Bacaan untuk ditelaah -
********

Sunday, April 29, 2007

Anak Dulu vs Anak Sekarang


Beberapa hari disibukkan dengan kedatangan bintang drama Korea ke Indonesia, Lee Dong Wook (Pemeran Utama Pria di Drama Korea, My Girl) yang diundang oleh tempat saya bekerja, membuat saya teringat akan kenangan masa remaja dulu.

Anak perempuan sekarang (sebagian besar adalah gadis SMP, SMA, kuliah dan ada juga yang sudah bekerja) yang saya temui saat mengambil tiket nonton gratis tapping "rendevous with Lee Dong Wook" itu, membuat saya terpikir apa masa remaja saya "segila" mereka. Kenapa saya bilang "segila", karena mereka rela "nongkrong" berjam-jam didepan komputer atau laptop, supaya dapat tiket gratis melalui kuis.

Rela berpanas-panasan didepan gerbang kantor Indosiar di Daan Mogot, padahal tiket tersebut tidak bisa diperoleh disana. Rela mengeluarkan uang senilai Rp 120 ribu demi bisa makan bareng dengan sang aktor idola. Padahal nilai sebesar itu, menurut saya, cukup besar untuk dihabiskan sehari.

Mata saya semakin terbelalak, saat mereka menceritakan bahwa "saking" suka, bisa dibilang cinta mungkin, dengan aktor-aktor Korea, ada yang pergi mengunjungi Korea atau negara Asia, dimana sang aktor pujaan itu sedang mengadakan kunjungan atau promo tour, untuk bertemu sang pujaan. Tak sedikit juga yang mengumpulkan pernak pernik, yang berhubungan dengan sang aktor.

********

Kutipan catatan -

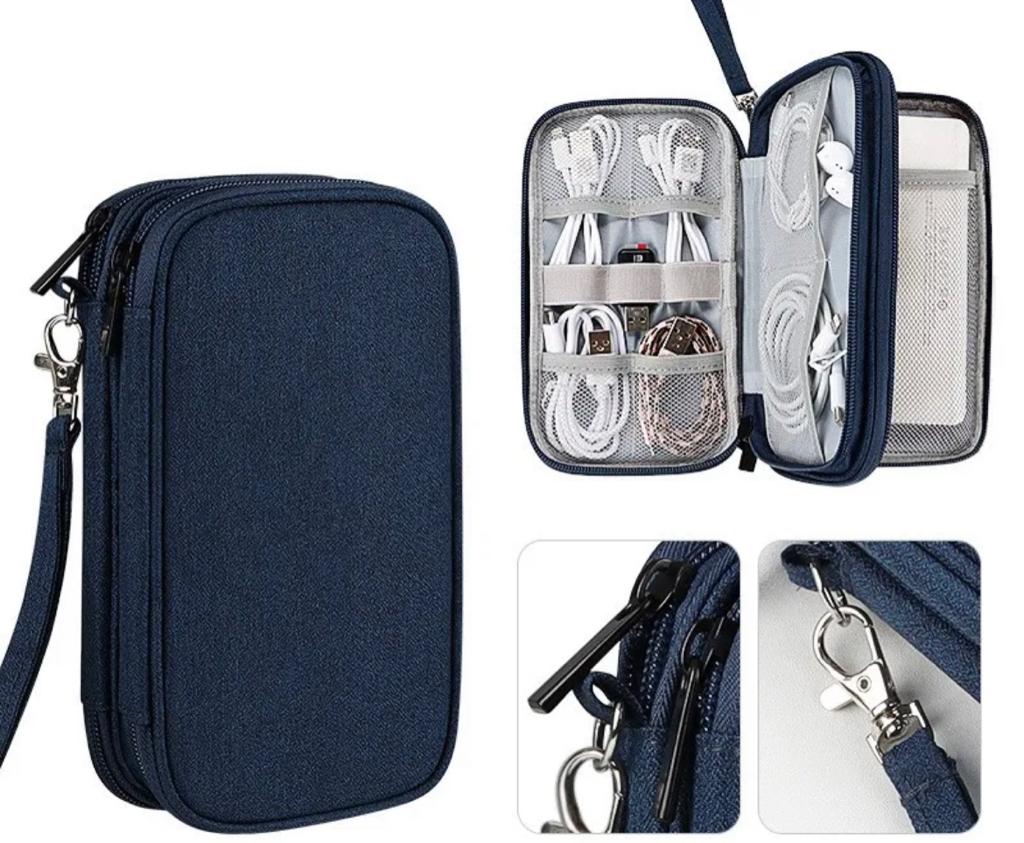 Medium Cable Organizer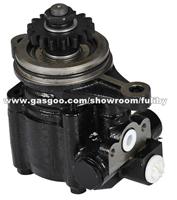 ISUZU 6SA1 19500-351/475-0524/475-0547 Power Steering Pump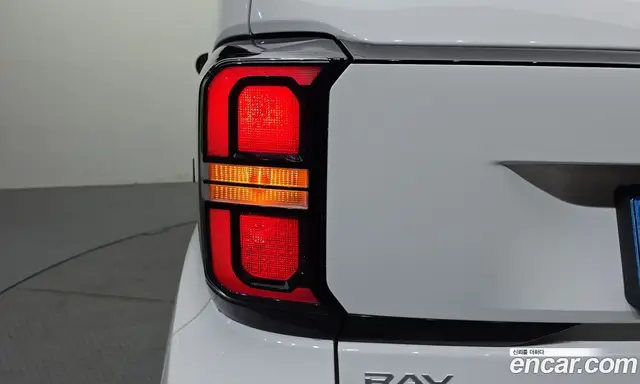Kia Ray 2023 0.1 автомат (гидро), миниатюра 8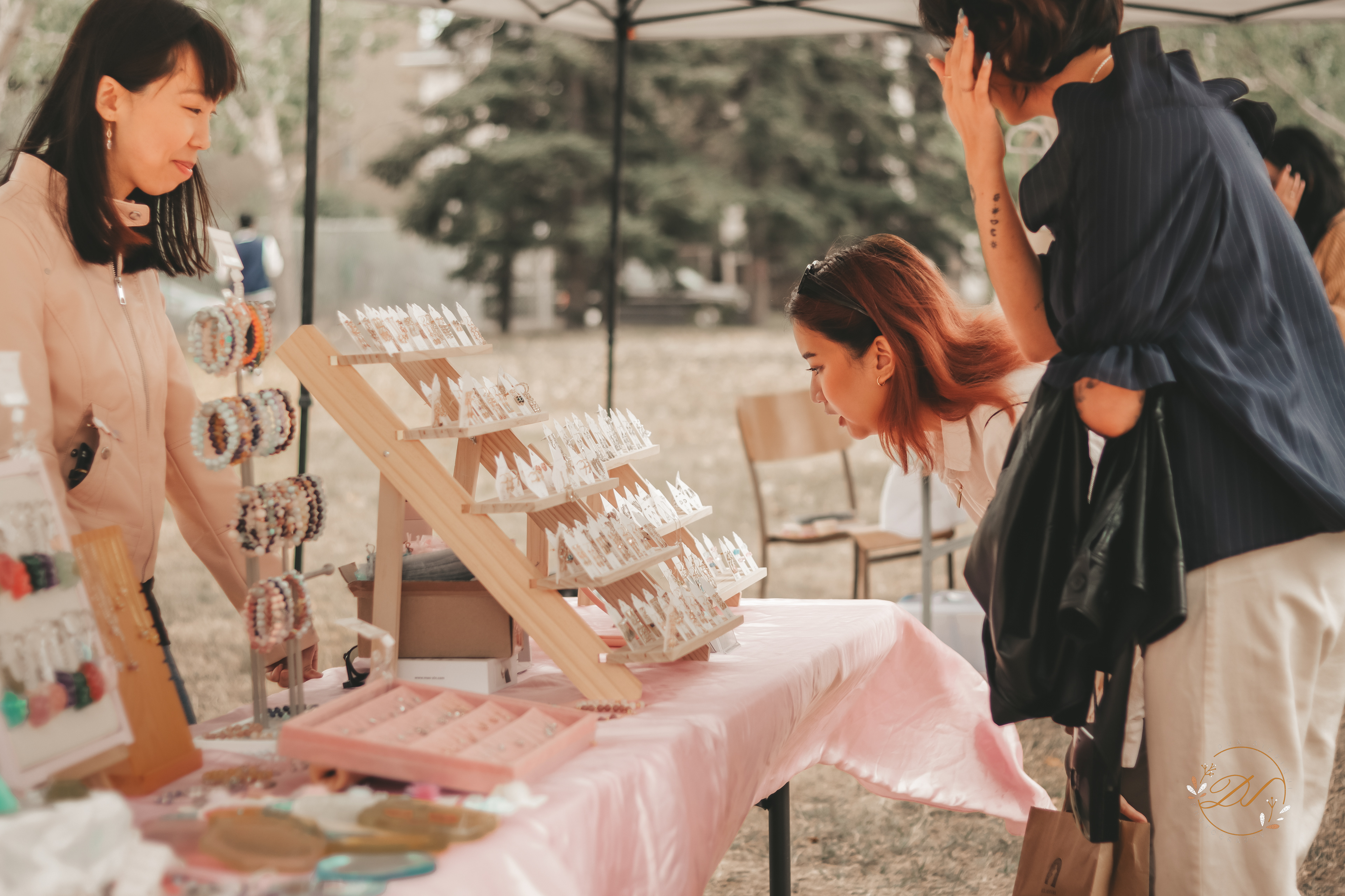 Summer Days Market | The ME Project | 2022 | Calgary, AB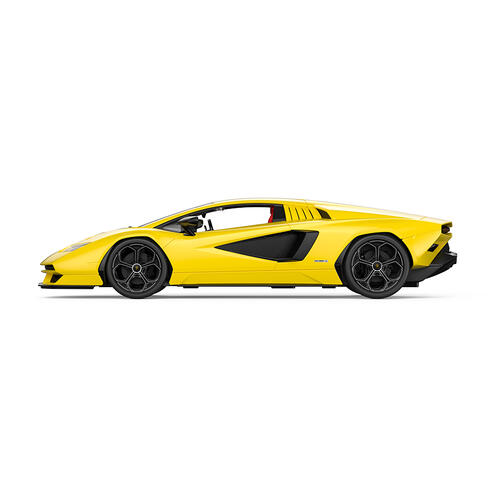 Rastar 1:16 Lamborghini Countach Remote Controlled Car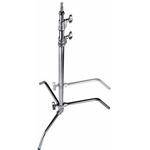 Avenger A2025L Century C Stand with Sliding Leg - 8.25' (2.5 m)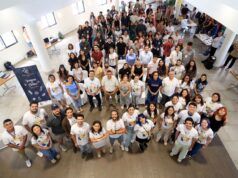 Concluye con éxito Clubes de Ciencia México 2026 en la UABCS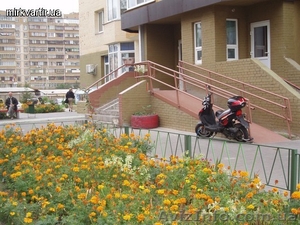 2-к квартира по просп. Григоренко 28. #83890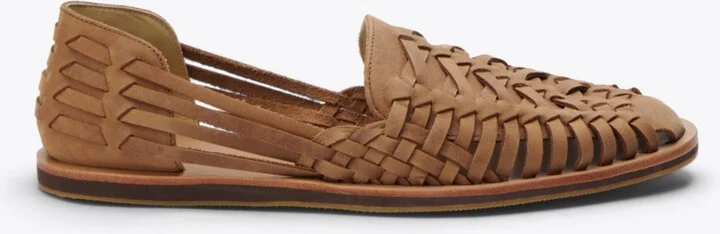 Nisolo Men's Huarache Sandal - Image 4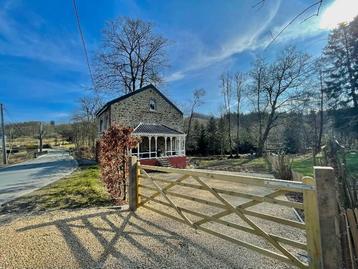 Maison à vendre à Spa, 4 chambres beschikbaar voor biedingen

********

Pertanyaan untuk dijawab -
**1.** Jawablah pertanyaan berikut sesuai tulisan tentang penggemar aktor Korea.
(a) Dalam drama Korea apa Lee Dong Wook menjadi pemeran utama pria?
(b) Berapa uang yang rela dikeluarkan para penggemar supaya bisa makan bersama sang aktor idola?
(c) Di depan gerbang kantor apa para penggemar rela berpanas-panasan?
**2.** Sambung tulisan tentang penggemar aktor Korea mulai dari kalimat terakhirnya.

Jawaban soal -
**1.**
(a) My Girl.
(b) Rp 120 ribu.
(c) Kantor Indosiar di Daan Mogot.

**2.**
Dulu, rasanya saya tidak seheboh mereka. Apa mungkin karena stasiun TV saat itu cuma TVRI yah. Baru merasakan adanya stasiun televisi swasta, di tahun 90-an, itu juga sudah mau tamat SMA. Tontonan saat itu yang paling bagus adalah Little House on The Praire. Meningkat sedikit si Unyil dan Telenova Isaura. Ada yang ingat tidak ?

Sekarang ? Stasiun TV ada 12, nyaris seluruh stasiun TV menyiarkan sinetron dan drama. Yang jelas drama Asia, dikuasai Indosiar. Bertabur wajah-wajah cantik dan ganteng. Dengan tema cerita yang nyaris sama dan tak sedikit yang menjiplak drama Asia.

Kalau sekarang anak-anak remaja, lebih suka main HP, chatting, dan ngemall. Anak dulu ? Paling tinggi mainnya di Melawai, Apotik Karya, Bulungan, ini untuk anak Jakarta lho. Wah serasa "elite" main disana. Belum ada HP, jadi mainannya telepon.

Jangan heran, kalau di tahun 80-an, penggunaan telepon umum didominasi anak remaja. Meningkat di era 90-an, pager. Tapi agak riskan juga nih punya pager. Soalnya kalau anak kuliahan punya pager, apalagi perempuan, bisa-bisa dianggap "ayam kampus", yang simatupang (siang malam tunggu panggilan).

Soal bacaan ? Anak dulu bangga sekali berlangganan Majalah Gadis. Rela menabung uang jajan buat beli Majalah Khusus Cerpen Anita Cemerlang atau Majalah HAI. Kalau dari pengarang luar negeri, yah Tintin, Asterix, Lima Sekawan, Trio Detektif, Pasukan Mau Tahu, Sapta Siaga, The Secret Seven dan Pippi si Kaos Kaki Panjang.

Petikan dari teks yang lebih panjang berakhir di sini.